TASK => Can you give the data again, from its start through the line containing "84L265 114L306 121L321", swapping "mask_svg" for "outline_svg" and leaving everything else unchanged?

··· RECORDS FOR THIS TASK ···

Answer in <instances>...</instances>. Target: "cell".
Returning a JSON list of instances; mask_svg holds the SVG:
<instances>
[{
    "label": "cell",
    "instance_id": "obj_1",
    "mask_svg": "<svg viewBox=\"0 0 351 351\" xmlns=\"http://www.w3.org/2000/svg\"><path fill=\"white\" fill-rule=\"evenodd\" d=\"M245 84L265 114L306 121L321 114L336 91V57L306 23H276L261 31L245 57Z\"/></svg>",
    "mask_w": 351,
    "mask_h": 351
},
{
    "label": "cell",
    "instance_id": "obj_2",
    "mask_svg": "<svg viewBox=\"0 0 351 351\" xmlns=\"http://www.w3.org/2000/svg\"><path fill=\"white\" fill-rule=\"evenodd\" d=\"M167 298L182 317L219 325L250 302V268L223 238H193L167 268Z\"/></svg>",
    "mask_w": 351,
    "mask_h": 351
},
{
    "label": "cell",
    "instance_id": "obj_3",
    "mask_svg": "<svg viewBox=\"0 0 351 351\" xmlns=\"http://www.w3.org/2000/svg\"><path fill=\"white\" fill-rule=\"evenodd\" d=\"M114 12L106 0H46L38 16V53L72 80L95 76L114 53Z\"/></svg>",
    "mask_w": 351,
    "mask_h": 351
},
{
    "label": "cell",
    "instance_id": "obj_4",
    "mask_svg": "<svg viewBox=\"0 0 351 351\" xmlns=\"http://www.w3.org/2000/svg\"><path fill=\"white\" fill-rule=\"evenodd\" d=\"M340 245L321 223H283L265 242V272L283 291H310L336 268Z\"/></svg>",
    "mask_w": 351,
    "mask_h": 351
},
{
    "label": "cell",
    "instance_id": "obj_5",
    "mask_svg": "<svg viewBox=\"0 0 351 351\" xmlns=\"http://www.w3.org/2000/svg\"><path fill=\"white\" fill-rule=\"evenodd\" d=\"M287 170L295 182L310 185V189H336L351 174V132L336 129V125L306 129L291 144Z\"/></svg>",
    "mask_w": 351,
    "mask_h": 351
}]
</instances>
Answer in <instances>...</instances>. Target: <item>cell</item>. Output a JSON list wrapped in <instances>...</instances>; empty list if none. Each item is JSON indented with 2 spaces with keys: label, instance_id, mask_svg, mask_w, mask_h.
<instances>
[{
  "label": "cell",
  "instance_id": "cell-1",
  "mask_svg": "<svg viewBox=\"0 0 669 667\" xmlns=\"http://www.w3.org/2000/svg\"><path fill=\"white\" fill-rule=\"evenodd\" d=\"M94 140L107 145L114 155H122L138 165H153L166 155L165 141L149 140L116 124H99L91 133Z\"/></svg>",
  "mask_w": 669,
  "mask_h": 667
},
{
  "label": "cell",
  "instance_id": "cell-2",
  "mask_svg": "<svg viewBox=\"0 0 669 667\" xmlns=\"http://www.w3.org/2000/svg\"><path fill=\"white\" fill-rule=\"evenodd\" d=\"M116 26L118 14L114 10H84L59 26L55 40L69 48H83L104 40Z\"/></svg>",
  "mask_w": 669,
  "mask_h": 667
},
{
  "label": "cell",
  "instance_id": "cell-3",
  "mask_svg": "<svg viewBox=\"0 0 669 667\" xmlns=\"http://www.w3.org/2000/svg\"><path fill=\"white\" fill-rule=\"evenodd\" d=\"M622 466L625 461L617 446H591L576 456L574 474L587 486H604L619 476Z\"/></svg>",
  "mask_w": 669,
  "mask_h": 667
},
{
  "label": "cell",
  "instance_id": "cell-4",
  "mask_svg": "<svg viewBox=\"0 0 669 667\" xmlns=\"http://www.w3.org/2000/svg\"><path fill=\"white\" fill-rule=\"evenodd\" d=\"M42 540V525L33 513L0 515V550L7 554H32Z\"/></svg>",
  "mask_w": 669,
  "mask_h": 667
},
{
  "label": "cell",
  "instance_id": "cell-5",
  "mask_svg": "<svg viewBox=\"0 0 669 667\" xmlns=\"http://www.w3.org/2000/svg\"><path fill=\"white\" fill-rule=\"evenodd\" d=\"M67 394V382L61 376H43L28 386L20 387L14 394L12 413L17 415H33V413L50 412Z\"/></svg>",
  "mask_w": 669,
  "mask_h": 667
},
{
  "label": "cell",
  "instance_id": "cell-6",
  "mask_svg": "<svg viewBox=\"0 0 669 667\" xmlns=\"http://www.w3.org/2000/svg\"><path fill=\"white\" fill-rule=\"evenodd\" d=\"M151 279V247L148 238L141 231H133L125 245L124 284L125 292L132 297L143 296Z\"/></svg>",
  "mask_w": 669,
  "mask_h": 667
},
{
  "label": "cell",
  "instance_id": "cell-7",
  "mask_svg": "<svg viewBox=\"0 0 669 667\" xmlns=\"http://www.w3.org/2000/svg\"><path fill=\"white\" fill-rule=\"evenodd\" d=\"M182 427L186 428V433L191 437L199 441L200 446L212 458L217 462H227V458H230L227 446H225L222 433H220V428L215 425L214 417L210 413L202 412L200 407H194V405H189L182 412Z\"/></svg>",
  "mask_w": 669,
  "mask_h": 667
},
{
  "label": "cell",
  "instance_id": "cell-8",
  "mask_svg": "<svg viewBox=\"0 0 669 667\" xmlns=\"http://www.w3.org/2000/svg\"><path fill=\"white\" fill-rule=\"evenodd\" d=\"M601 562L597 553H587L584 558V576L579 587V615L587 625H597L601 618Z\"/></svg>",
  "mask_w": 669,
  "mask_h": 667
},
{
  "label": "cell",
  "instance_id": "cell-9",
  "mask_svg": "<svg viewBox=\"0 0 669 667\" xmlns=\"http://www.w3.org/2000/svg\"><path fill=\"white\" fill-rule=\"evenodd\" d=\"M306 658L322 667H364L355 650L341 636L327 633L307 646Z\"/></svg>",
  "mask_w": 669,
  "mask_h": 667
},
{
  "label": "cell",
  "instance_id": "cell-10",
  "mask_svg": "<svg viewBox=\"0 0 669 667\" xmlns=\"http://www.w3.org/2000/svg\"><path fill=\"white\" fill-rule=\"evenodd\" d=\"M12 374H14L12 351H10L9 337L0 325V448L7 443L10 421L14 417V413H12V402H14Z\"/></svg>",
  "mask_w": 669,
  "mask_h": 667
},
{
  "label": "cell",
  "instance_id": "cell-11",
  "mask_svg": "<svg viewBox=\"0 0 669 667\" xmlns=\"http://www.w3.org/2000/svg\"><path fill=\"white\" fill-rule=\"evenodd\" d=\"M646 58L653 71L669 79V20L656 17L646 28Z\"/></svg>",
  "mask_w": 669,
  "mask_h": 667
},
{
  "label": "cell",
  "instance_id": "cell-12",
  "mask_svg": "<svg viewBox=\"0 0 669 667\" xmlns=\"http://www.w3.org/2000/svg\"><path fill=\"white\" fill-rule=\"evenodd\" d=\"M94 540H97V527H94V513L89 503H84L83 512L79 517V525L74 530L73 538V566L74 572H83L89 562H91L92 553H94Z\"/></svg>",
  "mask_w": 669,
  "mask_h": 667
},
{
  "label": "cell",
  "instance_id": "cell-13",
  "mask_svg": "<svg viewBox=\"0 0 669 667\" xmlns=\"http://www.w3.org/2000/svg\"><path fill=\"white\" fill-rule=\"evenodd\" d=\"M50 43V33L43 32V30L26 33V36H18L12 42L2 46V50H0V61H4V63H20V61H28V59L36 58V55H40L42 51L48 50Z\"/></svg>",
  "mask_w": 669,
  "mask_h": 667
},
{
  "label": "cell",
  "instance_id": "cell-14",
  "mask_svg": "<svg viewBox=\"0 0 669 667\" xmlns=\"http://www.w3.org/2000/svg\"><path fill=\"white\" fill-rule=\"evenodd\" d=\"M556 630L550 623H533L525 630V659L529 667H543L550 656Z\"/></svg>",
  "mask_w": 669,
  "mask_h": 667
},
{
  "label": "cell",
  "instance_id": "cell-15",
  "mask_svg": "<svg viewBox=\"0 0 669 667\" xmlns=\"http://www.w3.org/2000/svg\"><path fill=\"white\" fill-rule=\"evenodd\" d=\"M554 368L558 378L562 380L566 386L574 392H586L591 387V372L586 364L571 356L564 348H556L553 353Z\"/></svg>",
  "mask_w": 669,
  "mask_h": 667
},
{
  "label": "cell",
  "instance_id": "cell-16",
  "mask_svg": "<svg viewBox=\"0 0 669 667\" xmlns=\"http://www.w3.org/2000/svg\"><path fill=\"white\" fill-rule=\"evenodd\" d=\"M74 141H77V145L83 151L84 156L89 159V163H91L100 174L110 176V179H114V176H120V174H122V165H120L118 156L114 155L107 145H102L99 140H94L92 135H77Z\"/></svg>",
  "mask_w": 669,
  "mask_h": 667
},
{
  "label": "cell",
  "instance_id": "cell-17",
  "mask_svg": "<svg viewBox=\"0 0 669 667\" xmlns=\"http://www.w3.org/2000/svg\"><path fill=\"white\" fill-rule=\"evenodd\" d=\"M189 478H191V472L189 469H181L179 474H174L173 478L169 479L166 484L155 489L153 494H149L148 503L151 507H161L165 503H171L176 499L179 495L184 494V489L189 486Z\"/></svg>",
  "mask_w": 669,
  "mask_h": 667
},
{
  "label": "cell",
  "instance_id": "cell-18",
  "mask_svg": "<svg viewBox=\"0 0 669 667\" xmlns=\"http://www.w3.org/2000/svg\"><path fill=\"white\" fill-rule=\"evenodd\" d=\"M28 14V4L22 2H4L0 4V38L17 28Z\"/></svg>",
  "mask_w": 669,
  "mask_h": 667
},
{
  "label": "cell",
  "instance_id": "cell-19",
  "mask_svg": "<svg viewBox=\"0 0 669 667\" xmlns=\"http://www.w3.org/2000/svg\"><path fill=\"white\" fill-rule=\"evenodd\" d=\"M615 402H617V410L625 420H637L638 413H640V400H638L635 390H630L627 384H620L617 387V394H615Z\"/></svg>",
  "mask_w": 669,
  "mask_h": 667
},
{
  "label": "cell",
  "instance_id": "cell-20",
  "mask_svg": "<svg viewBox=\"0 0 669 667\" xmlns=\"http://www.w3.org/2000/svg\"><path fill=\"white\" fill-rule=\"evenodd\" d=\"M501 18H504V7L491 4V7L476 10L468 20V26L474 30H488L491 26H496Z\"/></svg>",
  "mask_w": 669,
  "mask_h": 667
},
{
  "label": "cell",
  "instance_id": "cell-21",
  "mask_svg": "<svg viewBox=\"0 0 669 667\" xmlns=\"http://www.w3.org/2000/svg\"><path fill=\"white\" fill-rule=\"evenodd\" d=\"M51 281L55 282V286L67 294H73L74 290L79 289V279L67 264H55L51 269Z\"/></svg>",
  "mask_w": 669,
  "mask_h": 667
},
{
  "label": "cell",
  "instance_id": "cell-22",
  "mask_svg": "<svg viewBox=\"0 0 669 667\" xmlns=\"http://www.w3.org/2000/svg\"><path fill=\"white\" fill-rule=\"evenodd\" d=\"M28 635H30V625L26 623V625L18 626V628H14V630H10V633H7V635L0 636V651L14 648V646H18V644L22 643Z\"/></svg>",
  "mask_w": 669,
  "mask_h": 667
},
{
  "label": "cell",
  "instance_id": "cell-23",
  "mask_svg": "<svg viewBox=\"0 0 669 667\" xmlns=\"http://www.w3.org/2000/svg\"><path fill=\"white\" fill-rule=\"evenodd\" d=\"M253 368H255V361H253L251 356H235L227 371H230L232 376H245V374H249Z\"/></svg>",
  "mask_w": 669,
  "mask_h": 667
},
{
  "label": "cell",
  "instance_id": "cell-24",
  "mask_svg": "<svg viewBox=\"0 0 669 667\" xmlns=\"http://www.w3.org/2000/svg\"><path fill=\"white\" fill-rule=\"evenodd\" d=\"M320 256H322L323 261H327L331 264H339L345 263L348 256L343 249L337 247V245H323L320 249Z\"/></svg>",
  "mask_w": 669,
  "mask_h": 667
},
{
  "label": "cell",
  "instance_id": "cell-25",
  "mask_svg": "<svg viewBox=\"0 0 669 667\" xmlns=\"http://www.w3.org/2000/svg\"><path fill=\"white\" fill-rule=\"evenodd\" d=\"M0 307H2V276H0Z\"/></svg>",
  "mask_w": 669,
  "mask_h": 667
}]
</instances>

···

ANSWER BELOW =>
Answer in <instances>...</instances>. Target: "cell".
Returning a JSON list of instances; outline_svg holds the SVG:
<instances>
[{
    "label": "cell",
    "instance_id": "obj_1",
    "outline_svg": "<svg viewBox=\"0 0 351 351\" xmlns=\"http://www.w3.org/2000/svg\"><path fill=\"white\" fill-rule=\"evenodd\" d=\"M245 84L265 114L306 121L321 114L336 91V57L306 23H276L261 31L245 57Z\"/></svg>",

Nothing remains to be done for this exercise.